To this end, she says, responsibility should be placed on an accounting officer who should ensure that the funds authorized for withdrawal by the CoB are aligned with the schedule of payments supporting the requests.

“This will ensure that payments mirror the approval, thus avoiding pending bills and misdirection of funds,” notes the CoB.

The CoB has also developed draft regulations for approval by parliament but due to budgetary constraints, public participation, a legal requirement under the Statutory Instruments Act of 2013, is yet to be undertaken on them.

The draft regulations come after the Senate annulled the 2021 regulations despite being approved by the Delegated Legislation Committee of the National Assembly on January 27, 2022.

“The reasons advanced by the Senate for annulment were that the regulations had not fully captured the comments of the National Treasury received after publication of the regulations and that the penalties proposed in the regulations were not deterrent.”

According to the CoB, the annulled regulations had not addressed the pending bills challenges and the investigative powers of other government agencies like the Ethics and Anti-Corruption Commission (EACC).

“The issues raised by the Senate cannot be addressed and legislated upon in regulations. The CoB Act needs to be amended to address those concerns and other identified gaps that impeded the effective execution of the CoB’s functions.”
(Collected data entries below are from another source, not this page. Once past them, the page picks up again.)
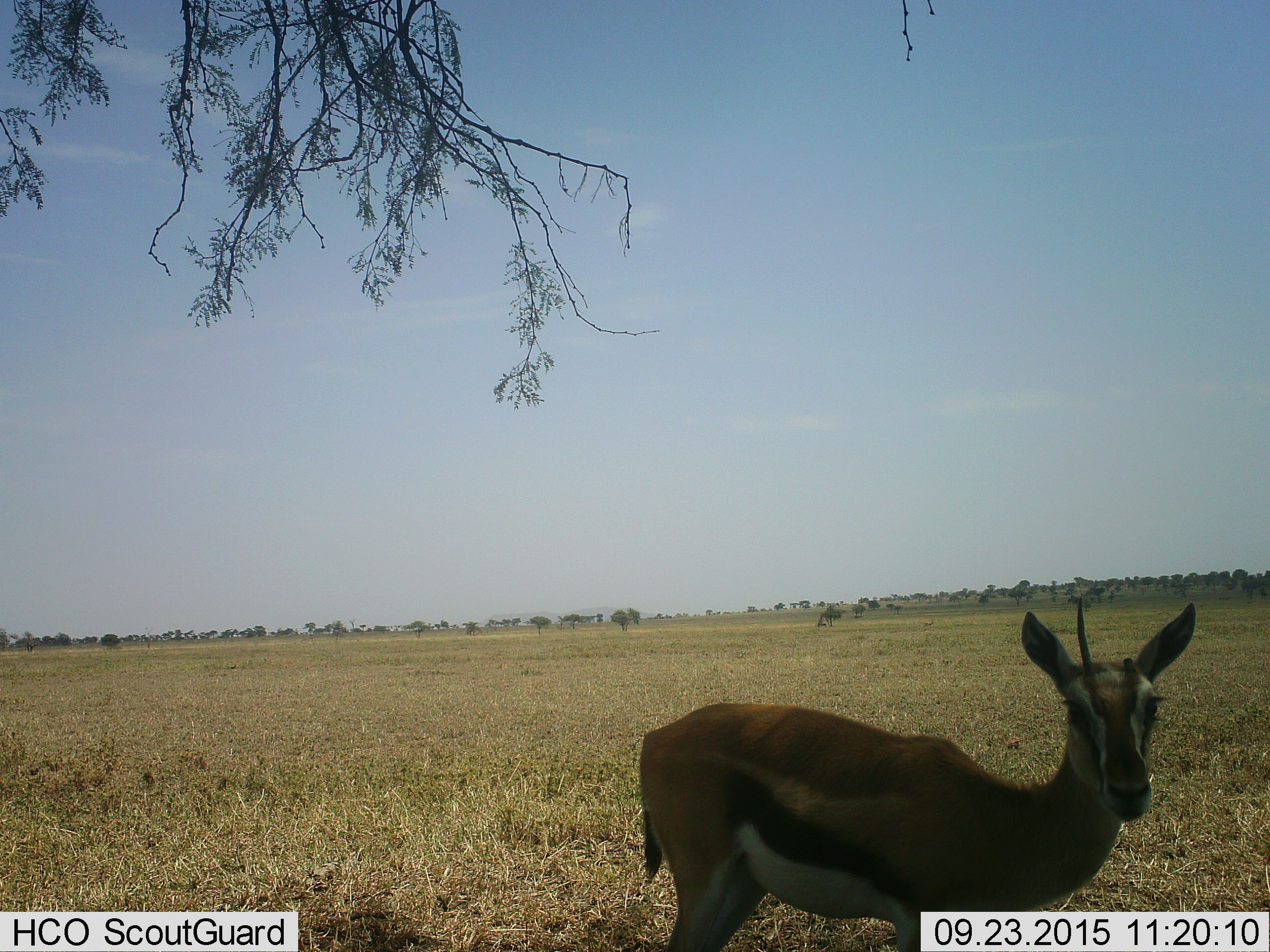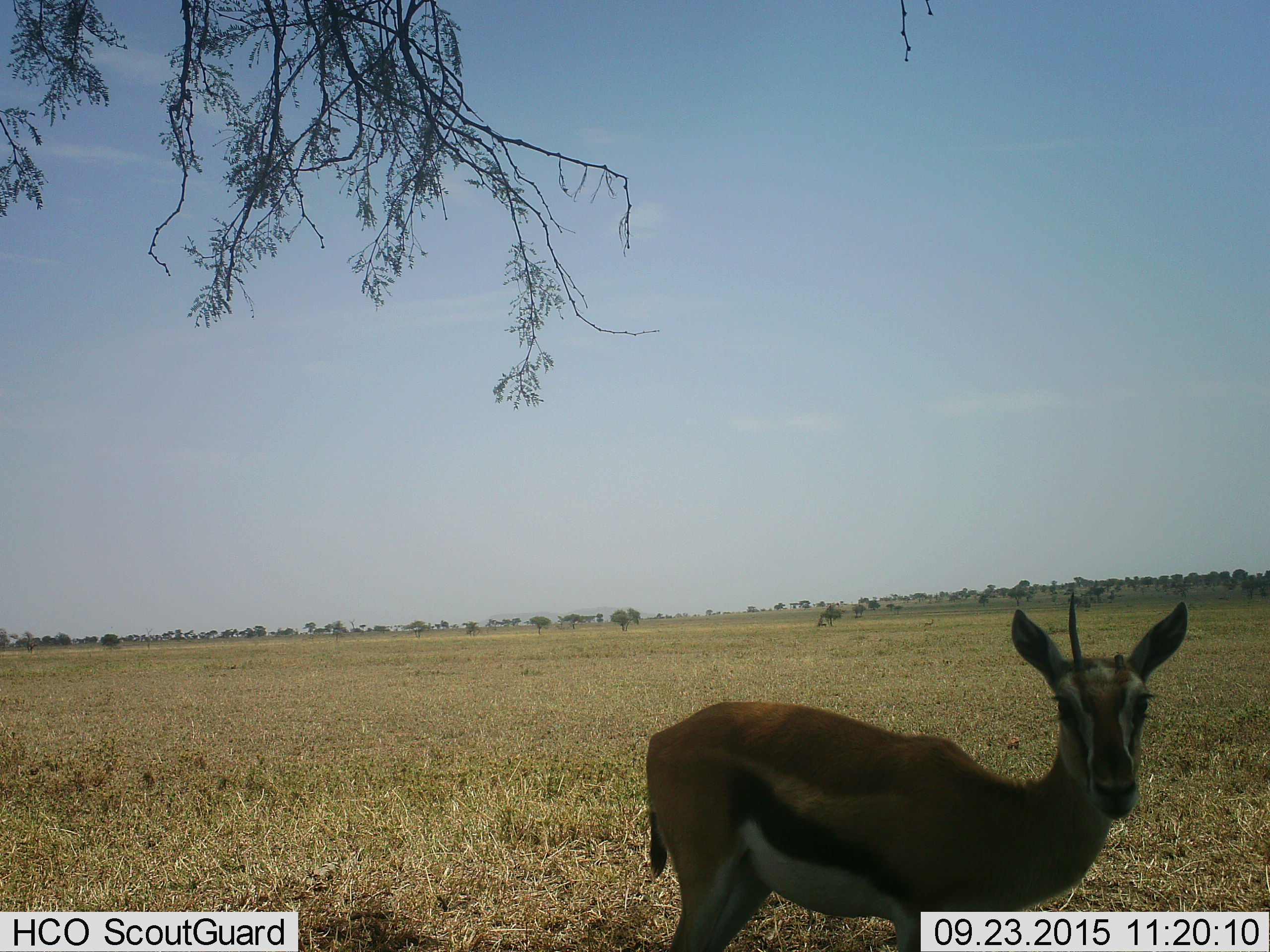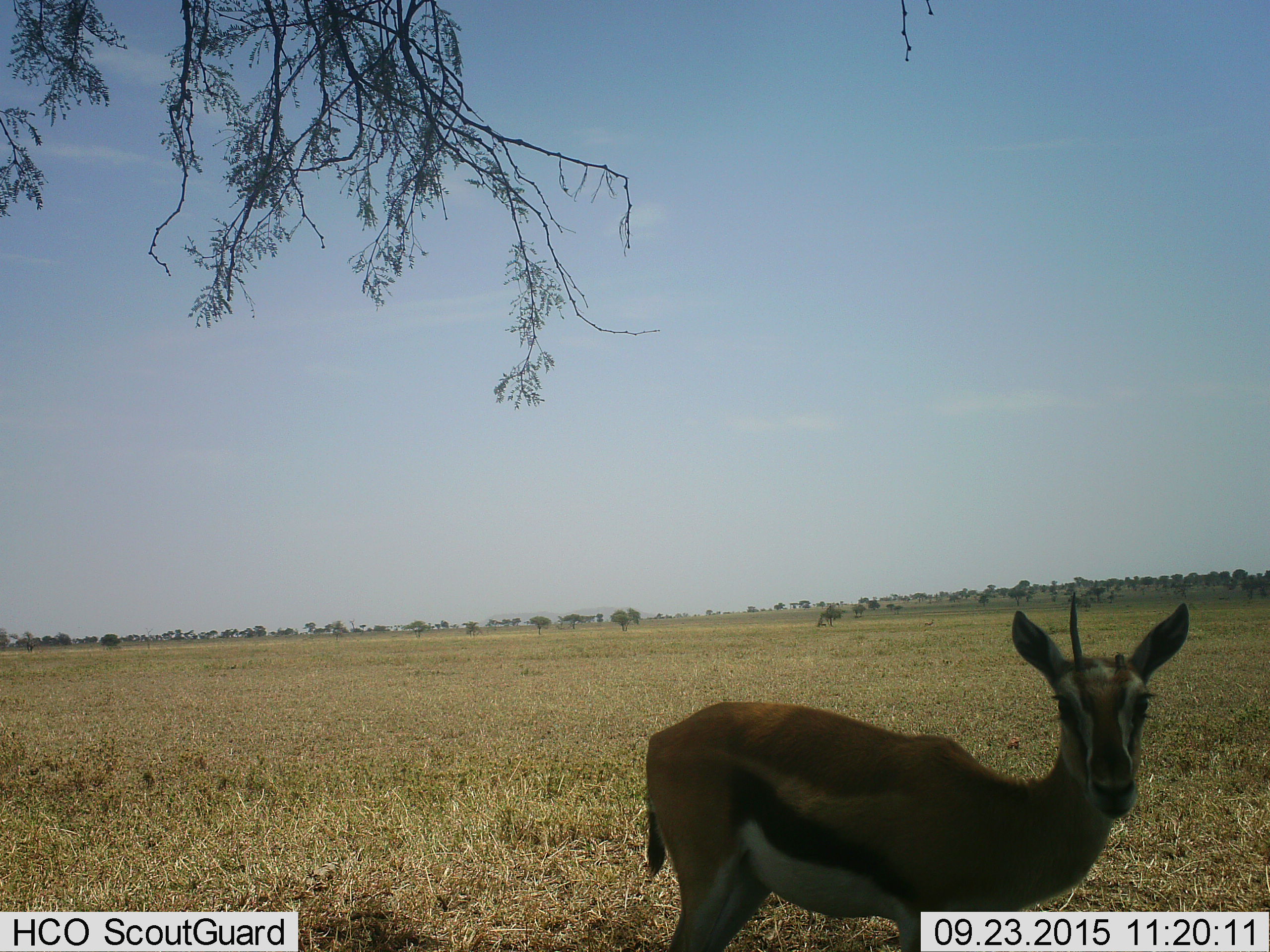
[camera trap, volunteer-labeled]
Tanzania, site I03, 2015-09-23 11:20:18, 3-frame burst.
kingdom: Animalia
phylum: Chordata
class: Mammalia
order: Artiodactyla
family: Bovidae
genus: Eudorcas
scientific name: Eudorcas thomsonii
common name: thomson's gazelle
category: gazellethomsons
Gazellethomsons (thomson's gazelle) (Eudorcas thomsonii), count 1. Behavior (volunteer vote fractions): standing 89%, resting 0%, moving 0%, interacting 11%. Young present (vote fraction): 0%. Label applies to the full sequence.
Dr Nyakang’o has also decried the lack of clear timelines to adopt the report of the CoB by the National Assembly which she says has hampered her office in the discharge of its mandate.
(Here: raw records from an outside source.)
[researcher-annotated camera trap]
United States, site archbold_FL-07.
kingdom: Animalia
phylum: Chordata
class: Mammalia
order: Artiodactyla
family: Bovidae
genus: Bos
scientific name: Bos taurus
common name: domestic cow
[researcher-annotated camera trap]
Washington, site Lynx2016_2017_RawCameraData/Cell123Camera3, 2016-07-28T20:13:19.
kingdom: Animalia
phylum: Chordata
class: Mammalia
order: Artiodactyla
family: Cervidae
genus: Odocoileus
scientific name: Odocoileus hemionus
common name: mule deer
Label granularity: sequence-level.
“This so because her office is not in a position to track the implementation of the recommendations.”

Article 228 (6) of the constitution and section 9 of the CoB Act require the CoB to submit a report on budget implementation to parliament every four months.

Section 68 (4) of the Public Finance Management Act provides that the National Assembly shall adopt the report by the CoB.

After that, the relevant accounting officers shall prepare a report to the National Assembly with a copy of the CoB on the measures taken to implement the CoB’s recommendations.

This means that the recommendations of the CoB only become binding upon adoption by the National Assembly.